▶ [EXCERPT]
· · ·
Table 2 F1-score of abbreviation detection, CNER, and POS tagging for six BERT-based models, including BatteryBERT, BatteryOnlyBERT, base BERT, as well as that for ChemDataExtractor v2.0 and v2.1

Model	Abbreviation detection	CNER	POS tagging
BatteryBERT-cased	0.9502	0.9584	0.9667
BatteryBERT-uncased	0.9475	0.9578	0.9632
BatteryOnlyBERT-cased	0.9516	0.9589	0.9640
BatteryOnlyBERT-uncased	0.9492	0.9598	0.9605
BERT-base-cased	0.9491	0.9458	0.9669
BERT-base-uncased	0.9464	0.9517	0.9633
ChemDataExtractor v2.0	—	0.6998	0.8649
ChemDataExtractor v2.1	—	0.8882	0.8649

Overall, the BERT and BatteryBERT models outperform ChemDataExtractor v2.0 and v2.1 which encodes the rule-based and SciBERT-based algorithms. Furthermore, we believe that the BatteryBERT-based BatteryDataExtractor can be more reliable for ‘chemistry’ text-mining tasks such as information retrieval and data extraction, especially in the battery domain.

3.2 Evaluation results for the BatteryBERT-based automated data-extraction model

The precision and recall metrics were also adopted for the evaluation of the automated data-extraction model. For this framework, we focus on the evaluation of materials-property data extraction based on the double-turn question-answering model. Thereby, precision is the fraction of the correct (“True”) data in the evaluation data set, and recall is the fraction of the data relation that is extracted from the data set (vide supra for details).

An evaluation set of materials-property data was sampled from the manually labeled database²⁴ consisting of a total of 100 data records of materials with five battery-material properties: capacity, voltage, Coulombic efficiency, energy, and conductivity. Each data record includes the correct material name while its properties all carry their correct corresponding value and units; the original context wherefrom the data are extracted is also provided. We used an “add_models_by_names” function with the property name as the input for BatteryDataExtractor to extract the data according to the contextual text. The property data were then retrieved with confidence scores assigned to them.
· · ·
▶ [INSTRUCTION 1] For each statement, answer yes or no depending on whether it agrees with the BatteryBERT excerpt, and quote the deciding words. (a) The evaluation set contained 100 data records. (b) The "add_models_by_names" function takes the material name as its input. (c) Each data record leaves out the original context of the data.
▶ [INSTRUCTION 2] According to the BatteryBERT excerpt, what F1-score does ChemDataExtractor v2.1 reach for CNER?
The data that follow are separate material from the BatteryBERT excerpt.

▶ [INFORMATION SUPPLIED]
· · ·
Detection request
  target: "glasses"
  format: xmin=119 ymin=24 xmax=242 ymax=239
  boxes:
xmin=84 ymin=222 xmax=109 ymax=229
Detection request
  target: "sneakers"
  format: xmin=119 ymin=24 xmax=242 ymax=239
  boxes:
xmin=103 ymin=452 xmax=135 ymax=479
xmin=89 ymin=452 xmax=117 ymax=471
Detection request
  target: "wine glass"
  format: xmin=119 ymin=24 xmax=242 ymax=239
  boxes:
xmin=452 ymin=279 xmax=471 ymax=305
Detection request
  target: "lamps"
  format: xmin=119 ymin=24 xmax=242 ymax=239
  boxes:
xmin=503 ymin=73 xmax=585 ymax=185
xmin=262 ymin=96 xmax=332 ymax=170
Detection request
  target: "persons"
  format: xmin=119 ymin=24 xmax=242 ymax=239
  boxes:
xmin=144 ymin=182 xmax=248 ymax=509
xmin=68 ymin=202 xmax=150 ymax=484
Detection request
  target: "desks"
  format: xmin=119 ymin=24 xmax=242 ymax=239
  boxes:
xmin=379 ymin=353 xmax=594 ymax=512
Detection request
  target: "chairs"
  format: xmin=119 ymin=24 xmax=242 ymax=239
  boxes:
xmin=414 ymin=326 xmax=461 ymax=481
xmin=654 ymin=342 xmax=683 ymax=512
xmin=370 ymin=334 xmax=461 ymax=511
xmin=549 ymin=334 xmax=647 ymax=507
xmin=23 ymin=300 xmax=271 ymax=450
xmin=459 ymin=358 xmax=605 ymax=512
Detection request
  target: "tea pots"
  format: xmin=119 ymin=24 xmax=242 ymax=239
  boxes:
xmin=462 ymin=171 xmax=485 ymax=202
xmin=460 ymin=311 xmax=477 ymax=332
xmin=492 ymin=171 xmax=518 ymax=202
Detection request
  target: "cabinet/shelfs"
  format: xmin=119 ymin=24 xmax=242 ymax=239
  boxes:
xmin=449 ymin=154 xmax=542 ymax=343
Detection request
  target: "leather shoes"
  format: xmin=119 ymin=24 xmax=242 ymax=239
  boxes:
· · ·
▶ [EXPECTED OUTPUT 1]
(a) Yes: "consisting of a total of 100 data records"
(b) No: "with the property name as the input"
(c) No: "the original context wherefrom the data are extracted is also provided"

▶ [EXPECTED OUTPUT 2] 0.8882